-------- RECORDS TO PROCESS --------

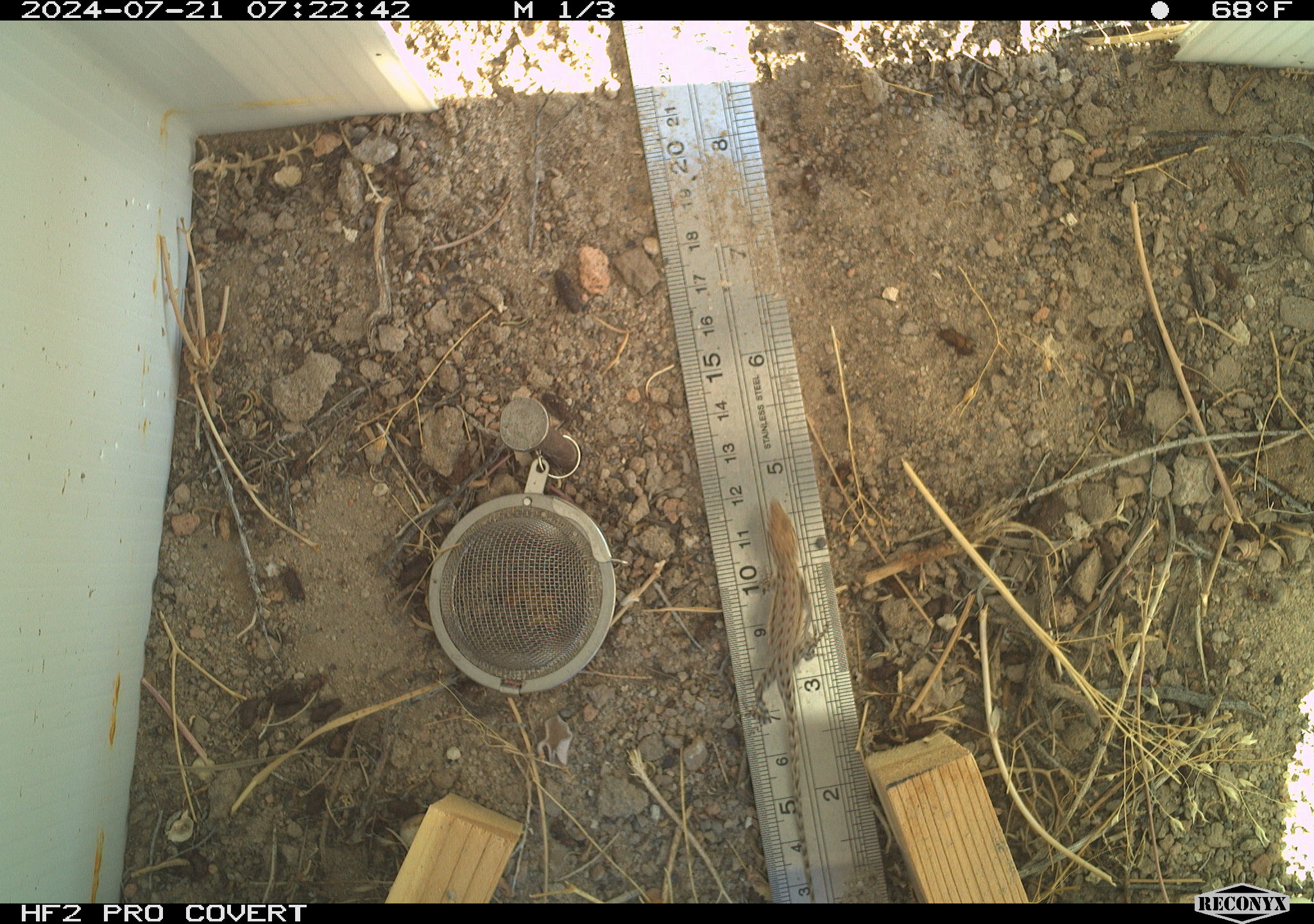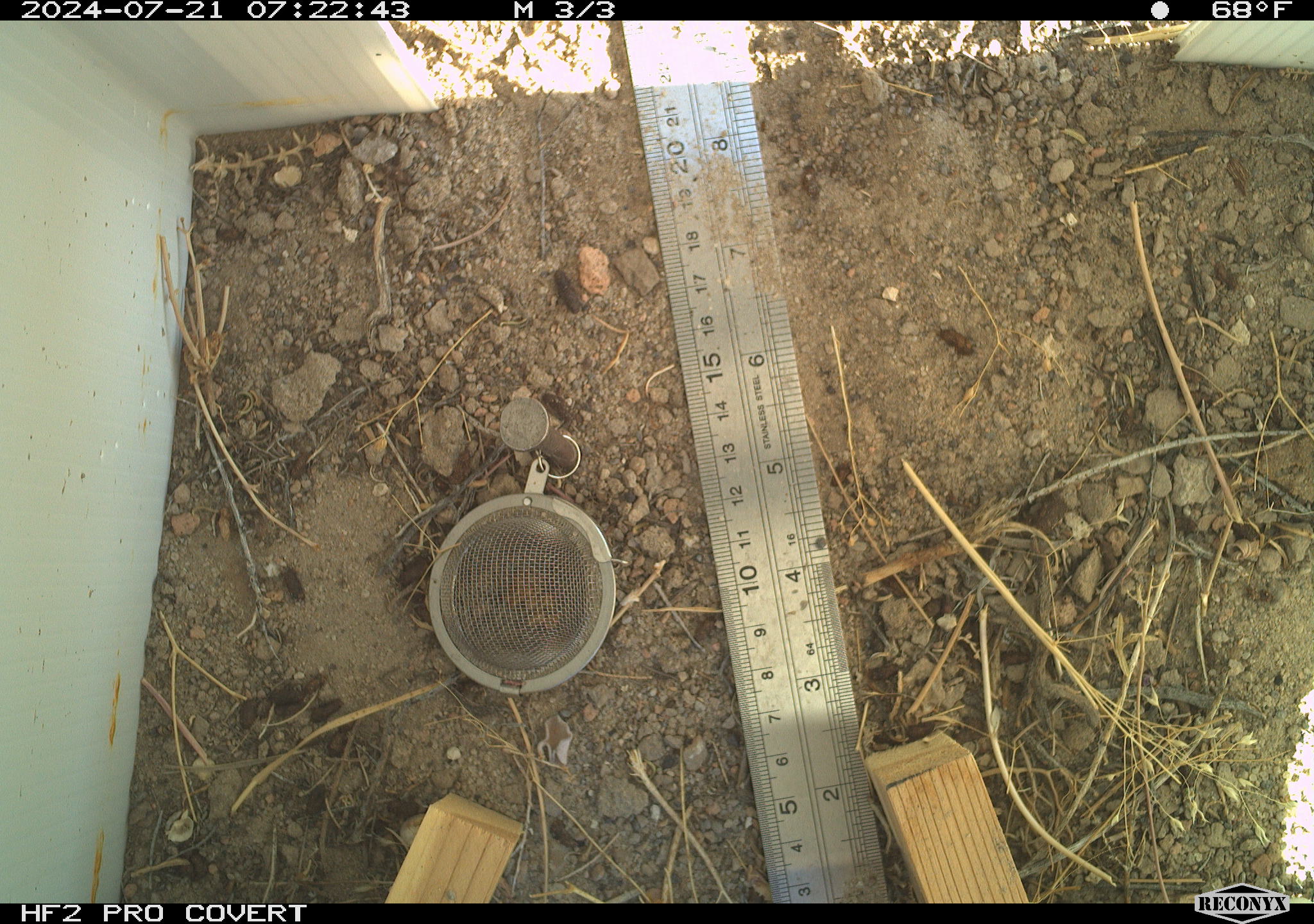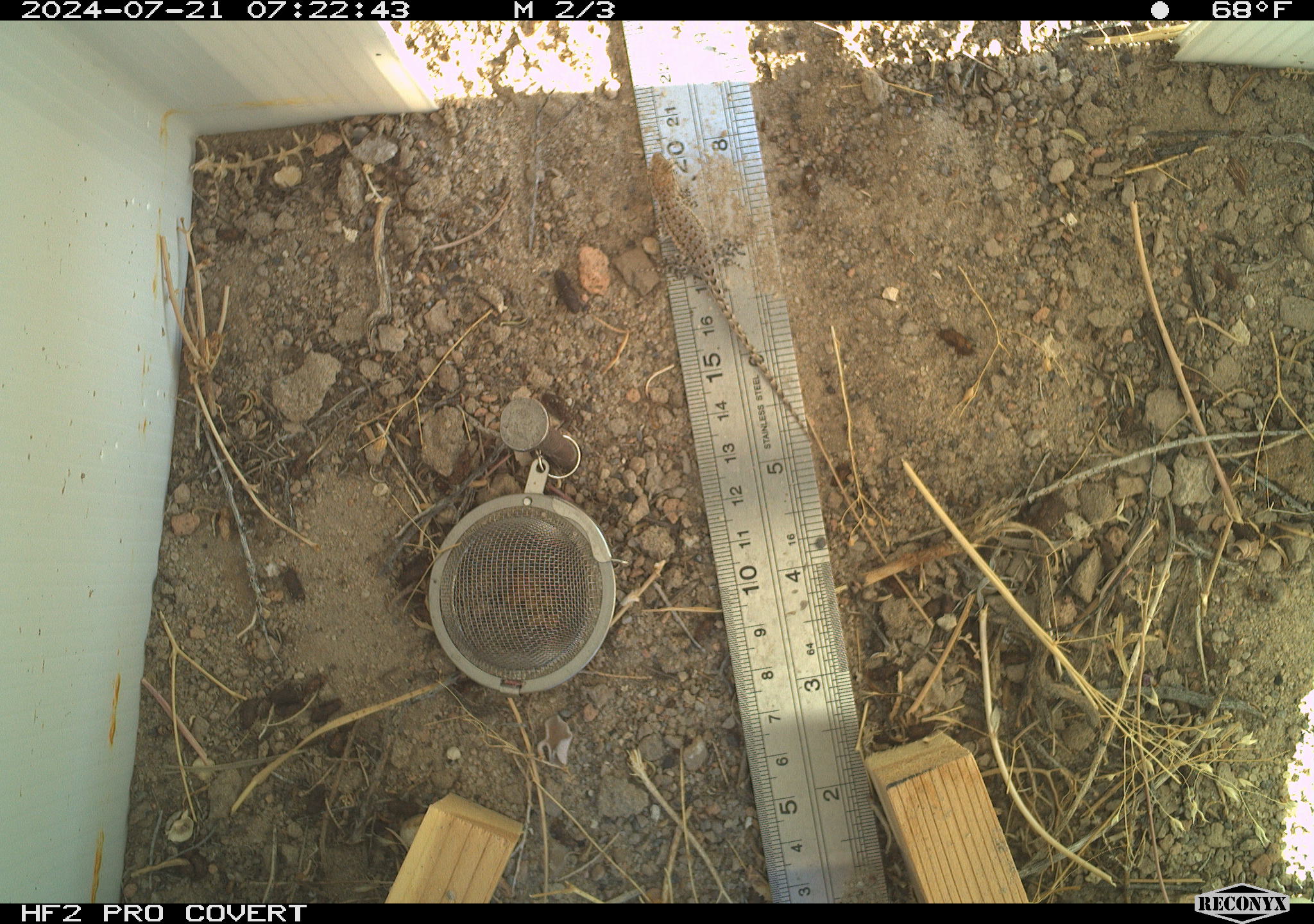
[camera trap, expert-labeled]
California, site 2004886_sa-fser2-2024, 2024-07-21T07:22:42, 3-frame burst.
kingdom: Animalia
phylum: Chordata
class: Reptilia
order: Squamata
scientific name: Squamata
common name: lizards and snakes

--------

- ACTIVITY
In transcribing the lines above, omit the images and keep all else exact.

- RESULT
[camera trap, expert-labeled]
California, site 2004886_sa-fser2-2024, 2024-07-21T07:22:42, 3-frame burst.
kingdom: Animalia
phylum: Chordata
class: Reptilia
order: Squamata
scientific name: Squamata
common name: lizards and snakes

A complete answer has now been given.